There is only one type of federal correctional facility in the District of Columbia, and it is the Bureau of Prisons’ headquarters (central office). It is located at 320 First Street, NW, Washington, D.C. There are no federal prisons in the District of Columbia that hold federal inmates. Individuals who break federal laws inside the District of Columbia are farmed out to federal prisons throughout the United States.
The Federal Bureau of Prisons (FOB) is the agency in charge of all federal prison facilities, and they maintain District of Columbia federal prison inmate records as well. Anyone interested in performing a District of Columbia federal prison inmate search must contact the FOB directly to find out where they were sent.

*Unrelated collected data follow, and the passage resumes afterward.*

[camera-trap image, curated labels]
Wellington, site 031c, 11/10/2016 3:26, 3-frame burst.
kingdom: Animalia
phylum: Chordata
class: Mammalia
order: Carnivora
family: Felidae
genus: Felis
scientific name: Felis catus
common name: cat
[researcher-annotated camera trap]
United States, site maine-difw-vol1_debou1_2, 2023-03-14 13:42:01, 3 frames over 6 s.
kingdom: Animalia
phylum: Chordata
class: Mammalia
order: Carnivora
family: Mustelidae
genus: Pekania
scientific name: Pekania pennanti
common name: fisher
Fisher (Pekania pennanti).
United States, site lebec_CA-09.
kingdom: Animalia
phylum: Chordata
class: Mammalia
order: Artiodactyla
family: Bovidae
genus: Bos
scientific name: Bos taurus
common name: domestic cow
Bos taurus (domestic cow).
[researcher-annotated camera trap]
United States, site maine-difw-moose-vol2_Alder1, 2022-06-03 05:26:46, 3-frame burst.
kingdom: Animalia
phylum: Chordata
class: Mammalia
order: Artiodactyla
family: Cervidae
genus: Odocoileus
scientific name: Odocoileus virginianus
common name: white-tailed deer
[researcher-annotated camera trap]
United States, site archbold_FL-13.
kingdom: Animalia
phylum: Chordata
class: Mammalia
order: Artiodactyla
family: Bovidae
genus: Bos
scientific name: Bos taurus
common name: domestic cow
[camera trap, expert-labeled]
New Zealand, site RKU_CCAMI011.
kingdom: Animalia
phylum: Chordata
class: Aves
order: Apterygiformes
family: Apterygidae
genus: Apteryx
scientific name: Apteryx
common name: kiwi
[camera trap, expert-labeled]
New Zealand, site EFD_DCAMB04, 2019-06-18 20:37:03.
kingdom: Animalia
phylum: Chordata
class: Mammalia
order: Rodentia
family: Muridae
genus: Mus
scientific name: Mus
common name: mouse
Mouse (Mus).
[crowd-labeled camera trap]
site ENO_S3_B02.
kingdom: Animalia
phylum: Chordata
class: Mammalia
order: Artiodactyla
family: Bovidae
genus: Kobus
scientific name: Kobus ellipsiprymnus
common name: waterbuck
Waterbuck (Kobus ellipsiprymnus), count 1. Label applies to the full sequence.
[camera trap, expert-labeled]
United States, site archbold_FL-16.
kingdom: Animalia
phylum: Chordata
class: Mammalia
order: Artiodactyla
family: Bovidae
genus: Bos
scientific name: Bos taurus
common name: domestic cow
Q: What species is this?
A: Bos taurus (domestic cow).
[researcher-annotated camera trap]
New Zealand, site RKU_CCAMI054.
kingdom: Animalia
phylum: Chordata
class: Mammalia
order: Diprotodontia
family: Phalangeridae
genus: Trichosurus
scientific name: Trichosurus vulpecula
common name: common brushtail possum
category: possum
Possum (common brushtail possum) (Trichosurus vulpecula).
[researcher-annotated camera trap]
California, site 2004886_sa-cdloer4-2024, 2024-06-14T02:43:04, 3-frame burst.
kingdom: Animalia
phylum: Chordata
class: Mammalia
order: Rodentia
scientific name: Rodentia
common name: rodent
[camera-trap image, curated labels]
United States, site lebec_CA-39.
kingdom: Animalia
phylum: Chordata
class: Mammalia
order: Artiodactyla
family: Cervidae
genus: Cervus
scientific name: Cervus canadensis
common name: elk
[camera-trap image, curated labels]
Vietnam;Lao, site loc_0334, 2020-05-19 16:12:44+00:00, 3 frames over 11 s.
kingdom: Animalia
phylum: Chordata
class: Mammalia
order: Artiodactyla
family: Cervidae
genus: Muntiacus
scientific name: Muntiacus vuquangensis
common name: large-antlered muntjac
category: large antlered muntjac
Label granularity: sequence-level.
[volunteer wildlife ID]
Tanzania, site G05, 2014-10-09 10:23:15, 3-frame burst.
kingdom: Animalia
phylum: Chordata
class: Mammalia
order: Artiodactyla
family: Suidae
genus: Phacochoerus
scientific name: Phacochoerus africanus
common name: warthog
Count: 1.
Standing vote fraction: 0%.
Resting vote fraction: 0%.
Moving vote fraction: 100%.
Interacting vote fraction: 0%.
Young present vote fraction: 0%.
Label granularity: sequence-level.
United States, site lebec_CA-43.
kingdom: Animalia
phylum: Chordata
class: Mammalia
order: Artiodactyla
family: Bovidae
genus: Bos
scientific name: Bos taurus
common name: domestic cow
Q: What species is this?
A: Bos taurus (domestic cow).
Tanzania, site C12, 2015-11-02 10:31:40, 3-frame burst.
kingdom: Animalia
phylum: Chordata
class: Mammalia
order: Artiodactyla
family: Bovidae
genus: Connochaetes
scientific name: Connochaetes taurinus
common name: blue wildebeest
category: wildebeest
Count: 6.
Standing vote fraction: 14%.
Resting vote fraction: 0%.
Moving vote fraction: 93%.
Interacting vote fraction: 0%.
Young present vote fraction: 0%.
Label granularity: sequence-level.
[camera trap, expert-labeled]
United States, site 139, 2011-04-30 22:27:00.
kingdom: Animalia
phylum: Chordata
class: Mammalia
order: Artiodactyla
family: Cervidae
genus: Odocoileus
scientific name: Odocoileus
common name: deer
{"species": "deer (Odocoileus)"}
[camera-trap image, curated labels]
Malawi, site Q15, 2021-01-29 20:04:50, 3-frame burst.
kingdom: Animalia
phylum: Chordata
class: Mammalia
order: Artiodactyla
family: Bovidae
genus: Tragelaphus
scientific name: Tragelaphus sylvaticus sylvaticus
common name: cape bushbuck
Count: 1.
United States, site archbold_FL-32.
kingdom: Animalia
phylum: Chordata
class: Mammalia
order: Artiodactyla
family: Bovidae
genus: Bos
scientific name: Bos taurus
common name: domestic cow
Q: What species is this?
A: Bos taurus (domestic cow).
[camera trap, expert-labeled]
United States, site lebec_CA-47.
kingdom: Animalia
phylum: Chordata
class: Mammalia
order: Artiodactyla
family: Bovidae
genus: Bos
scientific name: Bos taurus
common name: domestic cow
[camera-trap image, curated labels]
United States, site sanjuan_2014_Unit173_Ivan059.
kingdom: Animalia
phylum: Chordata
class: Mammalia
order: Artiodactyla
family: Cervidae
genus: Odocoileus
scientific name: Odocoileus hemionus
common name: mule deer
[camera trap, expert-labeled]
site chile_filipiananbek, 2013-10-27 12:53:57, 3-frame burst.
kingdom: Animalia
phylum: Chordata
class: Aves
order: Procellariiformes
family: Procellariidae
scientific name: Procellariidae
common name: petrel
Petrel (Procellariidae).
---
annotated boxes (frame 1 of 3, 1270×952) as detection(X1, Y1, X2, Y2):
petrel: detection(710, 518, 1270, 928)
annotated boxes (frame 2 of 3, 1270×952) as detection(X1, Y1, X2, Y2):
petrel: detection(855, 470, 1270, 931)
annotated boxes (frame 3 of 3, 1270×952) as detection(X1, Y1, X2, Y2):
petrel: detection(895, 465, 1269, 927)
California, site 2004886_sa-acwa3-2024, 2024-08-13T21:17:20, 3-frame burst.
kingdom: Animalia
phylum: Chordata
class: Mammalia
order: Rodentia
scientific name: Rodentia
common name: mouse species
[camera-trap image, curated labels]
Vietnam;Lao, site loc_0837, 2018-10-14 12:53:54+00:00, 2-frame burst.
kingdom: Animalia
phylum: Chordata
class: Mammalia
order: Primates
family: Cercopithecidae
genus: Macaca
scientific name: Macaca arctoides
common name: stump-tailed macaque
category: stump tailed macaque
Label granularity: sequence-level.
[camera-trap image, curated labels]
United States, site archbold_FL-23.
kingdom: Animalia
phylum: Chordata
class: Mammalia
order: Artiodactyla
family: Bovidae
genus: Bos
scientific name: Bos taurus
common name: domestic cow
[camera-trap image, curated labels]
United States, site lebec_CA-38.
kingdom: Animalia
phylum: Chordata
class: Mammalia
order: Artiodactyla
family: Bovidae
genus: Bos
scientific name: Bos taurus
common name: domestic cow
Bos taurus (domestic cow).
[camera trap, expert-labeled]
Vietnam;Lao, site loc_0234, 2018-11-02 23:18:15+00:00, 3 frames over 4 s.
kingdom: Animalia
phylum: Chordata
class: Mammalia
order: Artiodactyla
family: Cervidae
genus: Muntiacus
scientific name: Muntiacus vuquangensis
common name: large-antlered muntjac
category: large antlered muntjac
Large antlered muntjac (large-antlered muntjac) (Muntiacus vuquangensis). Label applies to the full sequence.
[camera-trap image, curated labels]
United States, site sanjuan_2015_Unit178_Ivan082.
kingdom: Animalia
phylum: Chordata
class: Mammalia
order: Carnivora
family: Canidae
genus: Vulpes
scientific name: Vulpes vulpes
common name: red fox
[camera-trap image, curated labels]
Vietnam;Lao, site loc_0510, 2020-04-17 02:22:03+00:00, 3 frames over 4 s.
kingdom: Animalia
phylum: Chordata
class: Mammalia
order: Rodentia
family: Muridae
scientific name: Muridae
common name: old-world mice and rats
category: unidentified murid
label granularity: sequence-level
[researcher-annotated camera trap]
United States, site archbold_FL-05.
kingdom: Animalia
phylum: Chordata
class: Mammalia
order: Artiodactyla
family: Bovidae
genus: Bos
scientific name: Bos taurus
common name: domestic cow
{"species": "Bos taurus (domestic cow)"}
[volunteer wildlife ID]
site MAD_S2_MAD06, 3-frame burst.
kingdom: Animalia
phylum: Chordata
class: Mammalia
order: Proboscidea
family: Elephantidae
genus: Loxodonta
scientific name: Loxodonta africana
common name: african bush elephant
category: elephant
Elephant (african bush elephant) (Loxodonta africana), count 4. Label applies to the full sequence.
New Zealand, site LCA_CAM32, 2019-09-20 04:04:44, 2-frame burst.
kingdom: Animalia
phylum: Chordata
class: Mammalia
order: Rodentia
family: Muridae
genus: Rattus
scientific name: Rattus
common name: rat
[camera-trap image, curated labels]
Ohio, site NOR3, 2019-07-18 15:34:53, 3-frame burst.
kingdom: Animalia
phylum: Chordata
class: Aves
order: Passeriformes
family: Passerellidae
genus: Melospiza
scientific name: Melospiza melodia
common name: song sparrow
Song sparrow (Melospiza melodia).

Most federal prisons fall into the low-security category (more than 32%), 30% fall into the medium-security category, 16% are minimum-security (even lower than low) and then only 11.9% fall into the high-security level. There are 65,860 inmates in low security, 53,699 in medium security, 29,206 in minimum security, 21,022 in high security, and another 7,106 in an unclassified level of custody. Most are between 26–50 years old. Only 32.3% of inmates are Hispanic, and the rest are non-Hispanic. Most federal inmates are male (92.9%), and only a small fraction (7.1%) are female. The most common reason someone is sent to federal prison are drug offenses, followed by weapons and explosives charges. After that, it is about immigration, extortion, fraud, and bribery.
As listed on the FOB website: “The Central Office serves as the headquarters for the Bureau of Prisons, which is overseen and managed by Director Kathleen Hawk Sawyer and Deputy Director Thomas R. Kane. Here, national programs are developed, and functional support is provided by the following:
The Central Office campus is located in Washington, DC near the U.S. Capitol, federal courts, and the Department of Justice headquarters.”
Unfortunately, there are no famous inmates who were sentenced to a federal prison in Washington, D.C. However, when the Lorton facility closed, many state inmates were moved to federal prison and became the responsibility of the Federal Bureau of Prisons.